Top Stories

Elon Musk's SpaceX launched 40 satellites. watch

 




• The incident occurred a few miles from the same pad where the Apollo astronauts last flew to the Moon on December 7, 1972.

Elon Musk's SpaceX successfully launched 40 satellites for rival communications company OneWeb on Friday. It happened just a few miles from the same pad where the Apollo astronauts flew to the Moon for the last time on December 7, 1972.

It is the first of three planned missions. In addition to another launch with ISRO, the next two dedicated launches with SpaceX are planned through the spring of next year.

The Falcon rocket blasted off at sunset with 40 mini-satellites bound for polar orbit. They will expand OneWeb's constellation to just over 500, about 80% of the planned total of 630 satellites.



— SpaceX (@SpaceX) December 8, 2022

OneWeb, which is building an initial group of 648 satellites in low Earth orbit, originally contracted to launch all of the company's satellites on Russian Soyuz rockets. But after Russia's invasion of Ukraine in February, the British company severed ties with Russia in March. Russian Soyuz rockets had already launched 13 batches of OneWeb satellites in early 2019.

OneWeb then signed launch agreements with SpaceX, the Indian Space Research Organization (ISRO) and startup Relativity.

OneWeb already provides Internet service in Alaska, Canada and northern Europe; According to Ladovaj, the latest satellites will extend the range to all of the Americas and Europe, as well as large parts of Africa and South America, and elsewhere.

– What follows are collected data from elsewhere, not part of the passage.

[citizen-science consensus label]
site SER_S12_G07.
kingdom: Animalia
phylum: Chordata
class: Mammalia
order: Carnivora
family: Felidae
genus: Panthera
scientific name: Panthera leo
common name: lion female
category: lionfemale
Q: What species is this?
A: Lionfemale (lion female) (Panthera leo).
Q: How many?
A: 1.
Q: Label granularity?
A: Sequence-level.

The OneWeb satellites — each the size of a washing machine and weighing 330 pounds (150 kg) — are built at NASA's Kennedy Space Center through a joint venture with France's Airbus.

Elon Musk's SpaceX has more than 3,200 Starlink satellites in orbit, providing high-speed, broadband internet to remote corners of the globe.

Amazon plans to launch its first Internet satellite from Cape Canaveral early next year.